A system can have both problems. Or optimizing one can make the other worse.

Example: Adding cache can reduce latency (fewer DB queries) but if the cache isn’t well sized or there are many writes, throughput may not improve or may even get worse.

Example: Adding more servers (scaling horizontally) can improve throughput, but if each request is still slow due to a heavy query, latency stays high.
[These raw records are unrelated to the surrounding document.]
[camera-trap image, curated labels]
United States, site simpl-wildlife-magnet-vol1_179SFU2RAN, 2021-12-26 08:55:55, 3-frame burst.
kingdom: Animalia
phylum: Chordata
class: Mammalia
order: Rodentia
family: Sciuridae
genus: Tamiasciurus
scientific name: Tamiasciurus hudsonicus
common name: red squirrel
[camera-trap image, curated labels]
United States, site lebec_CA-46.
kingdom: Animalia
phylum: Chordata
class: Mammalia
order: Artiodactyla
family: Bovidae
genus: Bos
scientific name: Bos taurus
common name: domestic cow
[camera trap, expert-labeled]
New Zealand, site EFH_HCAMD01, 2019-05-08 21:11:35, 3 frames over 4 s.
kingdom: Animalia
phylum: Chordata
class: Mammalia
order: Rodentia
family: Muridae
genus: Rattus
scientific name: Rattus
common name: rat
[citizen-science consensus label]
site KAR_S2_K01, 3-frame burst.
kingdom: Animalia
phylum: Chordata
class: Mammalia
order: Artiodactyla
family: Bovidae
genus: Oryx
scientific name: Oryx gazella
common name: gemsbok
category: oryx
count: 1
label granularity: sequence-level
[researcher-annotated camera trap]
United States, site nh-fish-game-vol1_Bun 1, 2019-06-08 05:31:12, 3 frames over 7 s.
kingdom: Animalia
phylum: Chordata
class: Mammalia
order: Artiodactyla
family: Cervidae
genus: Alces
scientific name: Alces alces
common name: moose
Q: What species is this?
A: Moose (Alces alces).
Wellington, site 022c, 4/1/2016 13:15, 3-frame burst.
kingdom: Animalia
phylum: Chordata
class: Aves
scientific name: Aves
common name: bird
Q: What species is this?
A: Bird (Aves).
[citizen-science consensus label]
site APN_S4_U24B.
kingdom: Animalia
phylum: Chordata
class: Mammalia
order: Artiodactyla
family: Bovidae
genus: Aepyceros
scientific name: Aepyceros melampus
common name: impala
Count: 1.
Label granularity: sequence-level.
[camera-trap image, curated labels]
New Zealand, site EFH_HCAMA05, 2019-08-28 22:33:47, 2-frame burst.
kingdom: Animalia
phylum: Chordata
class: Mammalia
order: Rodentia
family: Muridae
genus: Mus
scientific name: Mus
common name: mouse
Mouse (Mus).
That’s why it’s crucial to measure first and define goals. What’s unacceptable today? High latency for users? Saturation under load? That defines what to optimize.

How to measure

Latency:

  • APM (Application Performance Monitoring): Datadog, New Relic, etc.
  • Logs with timestamps at request entry and exit
  • Framework metrics (middleware that measures response time)
  • Load tools that report percentiles (k6, Artillery, wrk)

Throughput:

  • Load tests: how many RPS it supports before degrading
  • Infrastructure metrics: CPU, memory, connections under load
  • Limits observed in production (real traffic peaks)

Typical targets:

  • Latency P95 < 200 ms for APIs
  • Latency P99 < 500 ms
  • Throughput: support X RPS according to your business (expected peak + margin)

My personal perspective

I’ve seen teams optimize throughput (add servers, more replicas) when the real problem was latency: a badly written query that took 2 seconds. Users kept complaining about slowness.

And I’ve seen teams obsess over reducing latency (cache everywhere, premature optimizations) when the real problem was throughput: on Black Friday the system collapsed because there weren’t enough instances or a database prepared for that peak.

The key is to measure, define the problem, and then choose the strategy. Latency and throughput are different concepts, with different solutions. Understanding the difference lets you not only optimize better but also communicate better with business and operations: “We have a throughput problem” or “We have a latency problem” leads to very different actions.

In well-designed systems, both are addressed: acceptable latency per request and enough capacity (throughput) for the expected number of users. But when something fails, knowing whether it fails due to individual slowness or saturation gives you the map to fix it.